Autant qu’on puisse le savoir, la loi de finances 2023 est la première du genre qui soit si décriée et si impétueusement vouée aux gémonies, tant sont nombreuses et jugées funestes ses dispositions, massivement fiscales et inquisitoriales. Qu’il se soit agi d’acteurs économiques, de contribuables lambdas ou encore de société civile, il est très majoritairement estimé que cette LF « n’offre pas une vision réformatrice et n’apporte pas de solutions aux problèmes économiques de la Tunisie ; les y décrétées se limitent à la mobilisation des ressources financières en imposant de nouvelles taxes », ont affirmé, d’ailleurs , les intervenants à une table ronde organisée, ce jeudi, par l’Observatoire tunisien de l’économie (OTE).

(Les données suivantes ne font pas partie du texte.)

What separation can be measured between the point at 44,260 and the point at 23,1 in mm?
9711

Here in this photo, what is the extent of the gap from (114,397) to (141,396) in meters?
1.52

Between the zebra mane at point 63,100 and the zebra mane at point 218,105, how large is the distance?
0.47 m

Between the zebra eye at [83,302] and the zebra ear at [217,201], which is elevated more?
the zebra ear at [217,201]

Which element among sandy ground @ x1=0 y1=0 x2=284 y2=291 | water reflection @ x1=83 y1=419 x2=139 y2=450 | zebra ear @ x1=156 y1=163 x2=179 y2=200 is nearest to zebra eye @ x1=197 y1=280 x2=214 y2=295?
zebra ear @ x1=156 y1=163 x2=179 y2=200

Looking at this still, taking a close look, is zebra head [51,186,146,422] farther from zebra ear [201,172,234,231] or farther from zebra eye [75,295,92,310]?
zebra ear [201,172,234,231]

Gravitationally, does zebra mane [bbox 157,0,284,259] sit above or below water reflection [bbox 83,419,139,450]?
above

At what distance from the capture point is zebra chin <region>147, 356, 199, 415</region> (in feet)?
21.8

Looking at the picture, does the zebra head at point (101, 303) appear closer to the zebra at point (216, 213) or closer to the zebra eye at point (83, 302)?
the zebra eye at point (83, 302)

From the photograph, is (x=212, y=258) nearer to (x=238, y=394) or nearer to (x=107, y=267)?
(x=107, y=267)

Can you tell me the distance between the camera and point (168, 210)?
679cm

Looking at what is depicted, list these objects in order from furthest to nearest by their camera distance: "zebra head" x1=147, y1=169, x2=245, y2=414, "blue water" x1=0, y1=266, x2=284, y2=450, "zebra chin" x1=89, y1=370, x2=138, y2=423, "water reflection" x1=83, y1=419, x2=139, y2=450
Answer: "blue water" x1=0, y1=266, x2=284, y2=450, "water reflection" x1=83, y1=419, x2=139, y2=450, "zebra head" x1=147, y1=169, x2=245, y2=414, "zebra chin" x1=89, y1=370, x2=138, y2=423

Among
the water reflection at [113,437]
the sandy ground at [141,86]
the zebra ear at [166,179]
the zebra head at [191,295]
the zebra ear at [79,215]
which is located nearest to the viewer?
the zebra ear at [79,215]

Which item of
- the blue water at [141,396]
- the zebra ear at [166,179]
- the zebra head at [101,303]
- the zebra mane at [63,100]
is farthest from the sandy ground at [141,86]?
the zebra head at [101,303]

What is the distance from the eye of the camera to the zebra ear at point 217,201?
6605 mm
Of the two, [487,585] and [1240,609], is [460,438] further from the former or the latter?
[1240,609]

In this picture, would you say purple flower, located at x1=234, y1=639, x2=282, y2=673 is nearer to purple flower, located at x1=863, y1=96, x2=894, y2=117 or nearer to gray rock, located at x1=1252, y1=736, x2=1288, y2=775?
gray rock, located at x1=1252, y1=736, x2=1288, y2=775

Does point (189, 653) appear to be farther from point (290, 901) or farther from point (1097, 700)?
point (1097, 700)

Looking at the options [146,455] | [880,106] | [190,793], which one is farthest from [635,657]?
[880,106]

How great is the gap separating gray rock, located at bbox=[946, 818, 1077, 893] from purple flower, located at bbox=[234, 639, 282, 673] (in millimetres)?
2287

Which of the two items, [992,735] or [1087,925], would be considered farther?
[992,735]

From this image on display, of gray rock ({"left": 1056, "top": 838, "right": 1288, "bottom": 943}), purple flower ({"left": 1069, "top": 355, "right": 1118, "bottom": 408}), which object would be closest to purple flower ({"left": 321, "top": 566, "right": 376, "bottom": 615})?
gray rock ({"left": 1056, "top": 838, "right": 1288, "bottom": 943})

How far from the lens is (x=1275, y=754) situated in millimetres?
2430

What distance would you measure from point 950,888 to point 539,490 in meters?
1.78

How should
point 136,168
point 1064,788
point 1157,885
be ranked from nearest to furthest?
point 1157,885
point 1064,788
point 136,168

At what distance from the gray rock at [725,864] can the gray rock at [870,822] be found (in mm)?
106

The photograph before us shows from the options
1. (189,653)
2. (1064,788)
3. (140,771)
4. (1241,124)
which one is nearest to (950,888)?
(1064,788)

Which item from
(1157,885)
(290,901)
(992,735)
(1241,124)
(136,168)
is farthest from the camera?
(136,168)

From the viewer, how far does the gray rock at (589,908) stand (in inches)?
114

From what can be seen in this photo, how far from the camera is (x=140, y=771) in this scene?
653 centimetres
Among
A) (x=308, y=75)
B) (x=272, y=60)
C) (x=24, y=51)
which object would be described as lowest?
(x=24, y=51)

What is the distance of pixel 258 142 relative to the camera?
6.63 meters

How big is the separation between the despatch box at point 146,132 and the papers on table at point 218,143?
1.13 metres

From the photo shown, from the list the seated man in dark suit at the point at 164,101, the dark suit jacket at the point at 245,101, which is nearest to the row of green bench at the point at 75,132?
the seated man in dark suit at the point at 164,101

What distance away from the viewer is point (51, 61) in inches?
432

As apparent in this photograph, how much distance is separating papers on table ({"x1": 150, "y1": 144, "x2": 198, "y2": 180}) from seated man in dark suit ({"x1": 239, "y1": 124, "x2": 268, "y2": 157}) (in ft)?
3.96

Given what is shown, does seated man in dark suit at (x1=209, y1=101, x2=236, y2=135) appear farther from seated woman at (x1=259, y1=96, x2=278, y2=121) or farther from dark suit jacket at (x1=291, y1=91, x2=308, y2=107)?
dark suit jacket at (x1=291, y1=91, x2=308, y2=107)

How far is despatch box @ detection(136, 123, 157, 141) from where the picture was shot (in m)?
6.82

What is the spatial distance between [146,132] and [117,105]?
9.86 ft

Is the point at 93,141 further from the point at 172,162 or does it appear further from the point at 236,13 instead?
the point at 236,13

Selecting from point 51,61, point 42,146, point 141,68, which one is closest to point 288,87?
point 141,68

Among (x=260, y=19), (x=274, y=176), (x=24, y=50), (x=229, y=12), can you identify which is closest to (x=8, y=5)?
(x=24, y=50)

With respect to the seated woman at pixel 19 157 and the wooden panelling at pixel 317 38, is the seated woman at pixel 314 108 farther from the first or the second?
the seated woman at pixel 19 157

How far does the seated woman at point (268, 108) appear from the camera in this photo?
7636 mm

La chercheuse en économie et analyste des politiques publiques à l’OTE, Fathia Ben Slimane, a évoqué le processus de publication de la loi de finances qui s’est fait sans publier ses annexes, notamment le rapport budgétaire, « ce qui empêche les spécialistes de comprendre les orientations économiques et sociales du gouvernement tunisien pour l’année prochaine », d’après elle.
« Le rôle social de l’Etat a régressé en 2022, étant donné que le gouvernement a adopté une politique d’austérité en réduisant le budget de départements ministériels (éducation et santé), bien que le budget 2023 du ministère des Affaires sociales soit relativement révisé à la hausse, puisque le gouvernement s’orientera vers une politique de sécurité sociale basée sur le ciblage des classes faibles et marginalisées au niveau de la compensation », a-t-elle développé.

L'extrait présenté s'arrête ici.